Symmetry arguments reveal the necessary conditions for building a device that can act as both a perfect emitter and a perfect absorber.

In a laser, the gain medium inside the optical resonator emits a monochromatic, coherent output wave when the amplification of photons inside the resonator is sufficient to balance the loss due to light exiting the resonator cavity. A device that performs the reverse of this process, called a coherent perfect absorber (CPA), was proposed earlier this year by a group at Yale University [1,2]. A CPA perfectly absorbs incoming light, provided it has a specific spatial mode, frequency, and phase.
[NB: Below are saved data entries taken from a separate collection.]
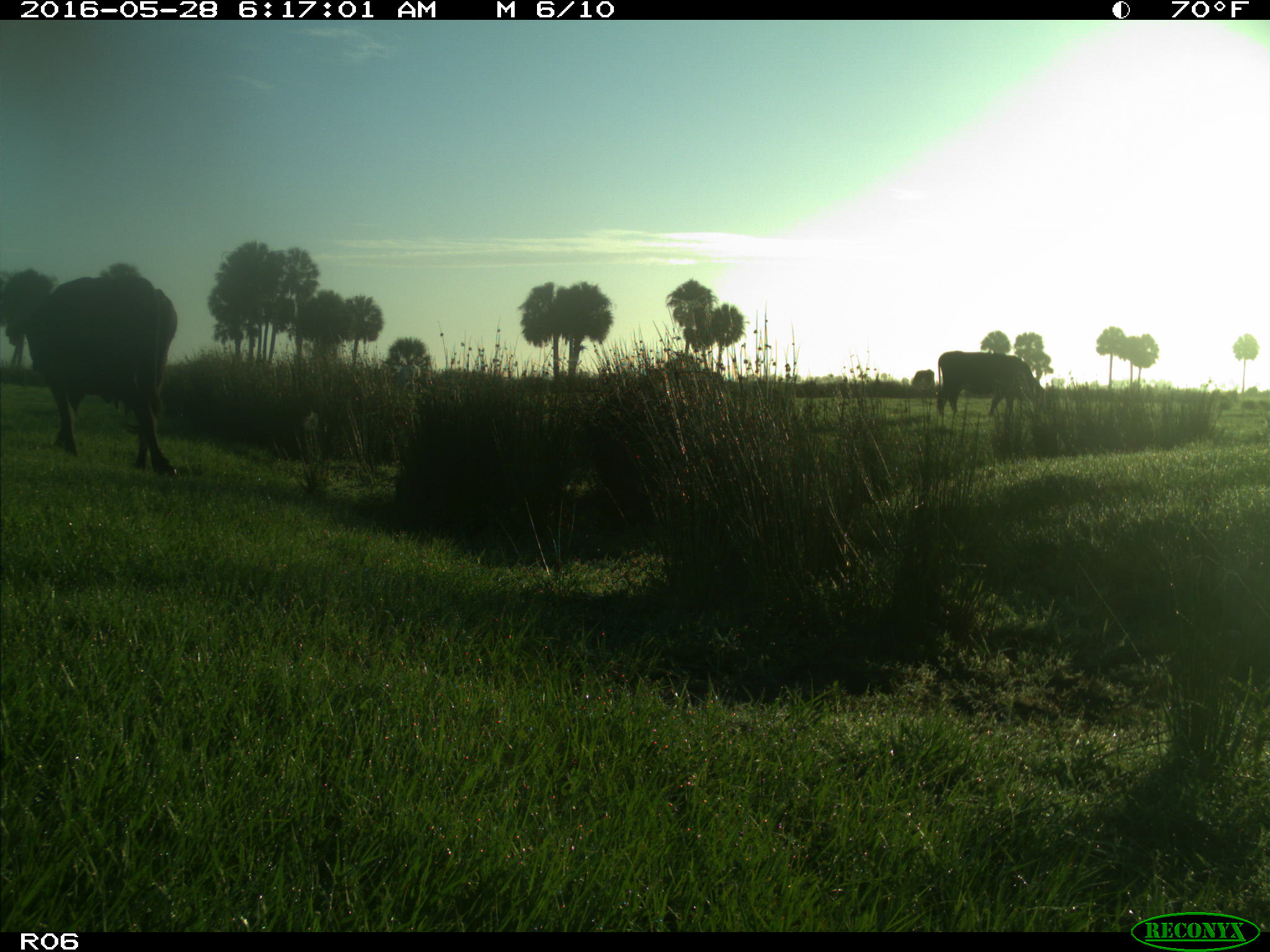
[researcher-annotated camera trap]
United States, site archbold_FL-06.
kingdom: Animalia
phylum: Chordata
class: Mammalia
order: Artiodactyla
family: Bovidae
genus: Bos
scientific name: Bos taurus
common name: domestic cow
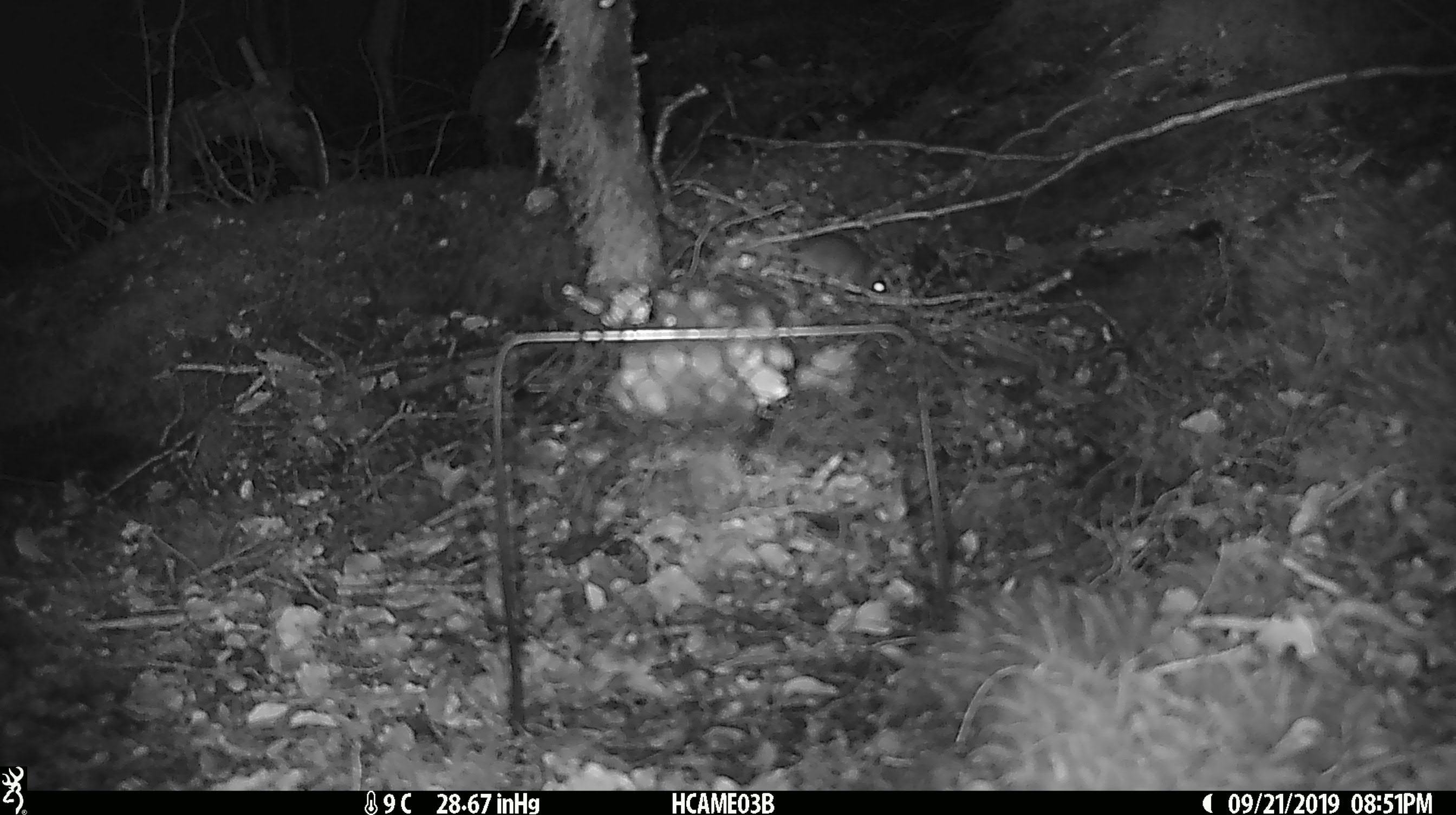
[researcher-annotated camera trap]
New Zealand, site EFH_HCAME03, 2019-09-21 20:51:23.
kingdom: Animalia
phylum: Chordata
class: Mammalia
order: Rodentia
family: Muridae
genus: Mus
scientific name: Mus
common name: mouse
Mouse (Mus).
This can be achieved by replacing the laser gain medium with an absorbing medium such that the Maxwell equations are satisfied by an incoming wave, which is the time-reversed counterpart of the laser output mode.

Since it is the sign of the imaginary part of the dielectric constant $ϵ$ that determines whether a medium provides gain or loss, different optical media are generally required for a laser and a CPA. Writing in Physical Review A, Stefano Longhi of the Politecnico di Milano, Italy, has now shown that it is possible to achieve both a laser and a CPA in a single device by invoking the parity-time ($\mathcal{P}\phantom{\rule{0}{0ex}}\mathcal{T}$) symmetry condition $ϵ\left(-\mathbf{r}\right)={ϵ}^{*}\left(\mathbf{r}\right)$. Longhi goes on to give a simple recipe for the construction of such a device that involves two symmetric regions with equal magnitude gain and loss in what is called a distributed-feedback dielectric structure. At the threshold for lasing, such a device would be able to simultaneously emit and absorb coherent light beams. Although a $\mathcal{P}\phantom{\rule{0}{0ex}}\mathcal{T}$-symmetric absorbing laser has not yet been demonstrated it is likely that this will happen in the near future, adding a new and versatile device to the toolbox of optical physicists. –Mark Saffman

[1] Y. D. Chong, L. Ge, H. Cao, and A. D. Stone, Phys. Rev. Lett. 105, 053901 (2010).

[2] S. Longhi, Physics 3, 61 (2010).